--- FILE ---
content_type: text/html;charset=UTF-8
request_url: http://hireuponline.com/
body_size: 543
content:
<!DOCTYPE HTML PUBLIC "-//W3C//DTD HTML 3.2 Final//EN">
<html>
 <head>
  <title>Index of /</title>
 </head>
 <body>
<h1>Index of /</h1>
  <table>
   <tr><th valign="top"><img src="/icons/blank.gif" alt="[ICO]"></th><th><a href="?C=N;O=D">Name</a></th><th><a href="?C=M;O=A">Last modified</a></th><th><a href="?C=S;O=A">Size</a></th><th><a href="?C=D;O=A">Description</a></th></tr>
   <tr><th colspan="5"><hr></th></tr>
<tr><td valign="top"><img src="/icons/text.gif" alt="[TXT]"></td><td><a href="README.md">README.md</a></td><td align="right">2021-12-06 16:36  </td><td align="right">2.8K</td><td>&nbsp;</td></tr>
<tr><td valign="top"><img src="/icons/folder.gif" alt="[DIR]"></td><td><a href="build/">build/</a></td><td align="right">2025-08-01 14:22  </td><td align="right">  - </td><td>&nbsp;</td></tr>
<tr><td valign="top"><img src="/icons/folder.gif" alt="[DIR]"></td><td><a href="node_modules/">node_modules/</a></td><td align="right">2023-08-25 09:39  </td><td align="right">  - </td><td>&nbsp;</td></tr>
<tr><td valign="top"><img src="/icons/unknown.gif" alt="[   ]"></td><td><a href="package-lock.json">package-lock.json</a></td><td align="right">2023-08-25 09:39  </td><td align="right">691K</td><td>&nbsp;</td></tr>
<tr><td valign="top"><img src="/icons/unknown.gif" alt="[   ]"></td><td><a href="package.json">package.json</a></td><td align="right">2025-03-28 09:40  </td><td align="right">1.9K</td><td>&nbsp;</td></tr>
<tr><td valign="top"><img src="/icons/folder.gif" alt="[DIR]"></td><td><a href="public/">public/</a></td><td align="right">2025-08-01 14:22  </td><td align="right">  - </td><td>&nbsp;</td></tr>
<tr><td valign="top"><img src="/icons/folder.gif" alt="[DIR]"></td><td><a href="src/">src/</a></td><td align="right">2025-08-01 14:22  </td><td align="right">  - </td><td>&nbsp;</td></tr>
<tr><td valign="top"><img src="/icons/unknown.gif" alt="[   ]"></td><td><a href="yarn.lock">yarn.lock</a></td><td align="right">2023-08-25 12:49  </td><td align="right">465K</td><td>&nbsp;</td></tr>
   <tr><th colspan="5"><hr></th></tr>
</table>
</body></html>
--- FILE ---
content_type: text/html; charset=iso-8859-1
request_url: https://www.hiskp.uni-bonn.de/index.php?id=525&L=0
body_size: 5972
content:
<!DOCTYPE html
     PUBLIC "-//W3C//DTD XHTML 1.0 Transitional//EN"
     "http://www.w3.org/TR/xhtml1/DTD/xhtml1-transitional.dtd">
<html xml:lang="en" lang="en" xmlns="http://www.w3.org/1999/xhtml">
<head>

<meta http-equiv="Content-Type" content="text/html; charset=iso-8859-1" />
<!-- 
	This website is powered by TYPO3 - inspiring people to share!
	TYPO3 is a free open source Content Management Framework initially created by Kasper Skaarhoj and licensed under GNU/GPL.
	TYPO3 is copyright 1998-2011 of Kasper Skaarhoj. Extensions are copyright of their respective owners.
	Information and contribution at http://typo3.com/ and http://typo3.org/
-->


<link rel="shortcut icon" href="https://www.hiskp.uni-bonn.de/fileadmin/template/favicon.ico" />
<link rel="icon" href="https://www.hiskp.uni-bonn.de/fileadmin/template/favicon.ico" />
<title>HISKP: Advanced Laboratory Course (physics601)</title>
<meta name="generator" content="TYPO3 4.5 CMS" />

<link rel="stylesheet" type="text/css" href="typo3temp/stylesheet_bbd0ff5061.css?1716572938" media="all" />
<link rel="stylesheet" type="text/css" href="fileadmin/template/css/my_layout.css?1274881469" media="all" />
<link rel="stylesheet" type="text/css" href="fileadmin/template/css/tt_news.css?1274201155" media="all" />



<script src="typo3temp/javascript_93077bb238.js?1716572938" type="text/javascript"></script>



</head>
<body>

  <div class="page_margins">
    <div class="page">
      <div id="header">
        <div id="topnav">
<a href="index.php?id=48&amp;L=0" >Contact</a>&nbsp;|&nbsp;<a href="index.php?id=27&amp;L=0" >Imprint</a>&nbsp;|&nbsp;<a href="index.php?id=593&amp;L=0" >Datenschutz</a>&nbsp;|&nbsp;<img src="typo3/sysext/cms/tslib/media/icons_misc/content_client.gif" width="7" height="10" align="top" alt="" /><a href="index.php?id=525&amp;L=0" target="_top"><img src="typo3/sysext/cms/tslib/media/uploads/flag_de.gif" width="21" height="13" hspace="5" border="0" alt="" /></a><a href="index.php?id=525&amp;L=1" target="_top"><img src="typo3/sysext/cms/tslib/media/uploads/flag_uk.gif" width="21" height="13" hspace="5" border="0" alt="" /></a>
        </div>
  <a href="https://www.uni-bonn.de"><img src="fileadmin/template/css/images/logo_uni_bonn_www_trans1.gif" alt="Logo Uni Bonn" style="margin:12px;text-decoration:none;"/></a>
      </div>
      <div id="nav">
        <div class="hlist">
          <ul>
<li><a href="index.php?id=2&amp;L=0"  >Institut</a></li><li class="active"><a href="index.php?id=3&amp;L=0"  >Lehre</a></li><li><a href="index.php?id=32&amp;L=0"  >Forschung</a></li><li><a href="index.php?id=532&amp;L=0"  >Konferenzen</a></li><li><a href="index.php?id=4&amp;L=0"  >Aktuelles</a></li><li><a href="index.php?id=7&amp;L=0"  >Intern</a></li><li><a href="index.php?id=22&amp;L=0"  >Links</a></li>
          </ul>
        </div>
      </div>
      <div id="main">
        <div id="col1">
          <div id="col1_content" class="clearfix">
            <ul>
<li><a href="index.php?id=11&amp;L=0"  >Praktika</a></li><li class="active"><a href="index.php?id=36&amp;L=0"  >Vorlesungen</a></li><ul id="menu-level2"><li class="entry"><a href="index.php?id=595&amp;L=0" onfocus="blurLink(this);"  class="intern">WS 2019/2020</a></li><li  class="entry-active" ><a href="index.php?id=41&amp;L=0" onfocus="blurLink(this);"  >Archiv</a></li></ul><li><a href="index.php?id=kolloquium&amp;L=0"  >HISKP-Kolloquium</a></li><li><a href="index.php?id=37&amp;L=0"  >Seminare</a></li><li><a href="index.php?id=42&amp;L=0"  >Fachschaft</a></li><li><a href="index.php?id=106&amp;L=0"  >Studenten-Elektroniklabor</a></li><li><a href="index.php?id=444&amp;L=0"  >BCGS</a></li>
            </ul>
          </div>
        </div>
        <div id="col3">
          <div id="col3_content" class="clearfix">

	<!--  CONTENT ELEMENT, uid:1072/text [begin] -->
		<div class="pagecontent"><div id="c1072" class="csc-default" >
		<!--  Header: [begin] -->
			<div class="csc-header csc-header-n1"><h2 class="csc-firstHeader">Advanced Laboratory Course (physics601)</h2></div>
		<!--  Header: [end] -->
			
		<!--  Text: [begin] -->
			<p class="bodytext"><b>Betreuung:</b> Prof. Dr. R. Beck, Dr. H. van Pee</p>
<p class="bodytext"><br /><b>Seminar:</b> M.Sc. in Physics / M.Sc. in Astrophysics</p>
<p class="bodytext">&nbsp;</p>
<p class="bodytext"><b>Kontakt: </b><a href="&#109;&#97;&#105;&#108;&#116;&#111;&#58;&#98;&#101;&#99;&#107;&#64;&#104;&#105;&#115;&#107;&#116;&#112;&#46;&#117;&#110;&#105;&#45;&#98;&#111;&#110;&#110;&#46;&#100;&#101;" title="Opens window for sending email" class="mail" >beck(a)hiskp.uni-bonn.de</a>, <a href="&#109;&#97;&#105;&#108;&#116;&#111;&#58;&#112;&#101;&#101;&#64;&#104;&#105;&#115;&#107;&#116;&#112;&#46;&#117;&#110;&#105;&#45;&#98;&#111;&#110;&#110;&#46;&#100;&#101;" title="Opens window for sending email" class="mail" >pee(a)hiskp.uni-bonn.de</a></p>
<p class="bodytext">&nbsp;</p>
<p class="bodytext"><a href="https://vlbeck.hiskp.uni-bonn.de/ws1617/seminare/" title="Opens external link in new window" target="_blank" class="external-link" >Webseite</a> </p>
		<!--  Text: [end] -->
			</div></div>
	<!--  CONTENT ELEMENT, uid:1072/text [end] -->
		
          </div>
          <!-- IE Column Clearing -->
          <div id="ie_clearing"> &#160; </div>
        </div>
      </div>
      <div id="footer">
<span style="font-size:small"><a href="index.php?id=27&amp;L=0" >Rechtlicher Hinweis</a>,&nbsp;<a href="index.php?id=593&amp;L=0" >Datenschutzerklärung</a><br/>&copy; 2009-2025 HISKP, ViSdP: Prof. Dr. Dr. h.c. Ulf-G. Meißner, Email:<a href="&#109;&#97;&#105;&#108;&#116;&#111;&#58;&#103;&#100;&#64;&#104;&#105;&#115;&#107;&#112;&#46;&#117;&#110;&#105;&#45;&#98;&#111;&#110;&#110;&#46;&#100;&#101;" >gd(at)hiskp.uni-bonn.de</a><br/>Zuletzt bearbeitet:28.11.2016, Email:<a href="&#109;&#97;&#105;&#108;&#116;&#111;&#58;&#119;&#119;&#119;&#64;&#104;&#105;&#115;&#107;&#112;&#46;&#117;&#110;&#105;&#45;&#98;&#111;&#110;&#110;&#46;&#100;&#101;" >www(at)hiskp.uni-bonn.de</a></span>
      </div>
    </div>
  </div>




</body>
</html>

> _Task item_: For every line of the records that has the word "https" in it, make a copy.

> _Expected output_:
request_url: https://www.hiskp.uni-bonn.de/index.php?id=525&L=0
<link rel="shortcut icon" href="https://www.hiskp.uni-bonn.de/fileadmin/template/favicon.ico" />
<link rel="icon" href="https://www.hiskp.uni-bonn.de/fileadmin/template/favicon.ico" />
  <a href="https://www.uni-bonn.de"><img src="fileadmin/template/css/images/logo_uni_bonn_www_trans1.gif" alt="Logo Uni Bonn" style="margin:12px;text-decoration:none;"/></a>
<p class="bodytext"><a href="https://vlbeck.hiskp.uni-bonn.de/ws1617/seminare/" title="Opens external link in new window" target="_blank" class="external-link" >Webseite</a> </p>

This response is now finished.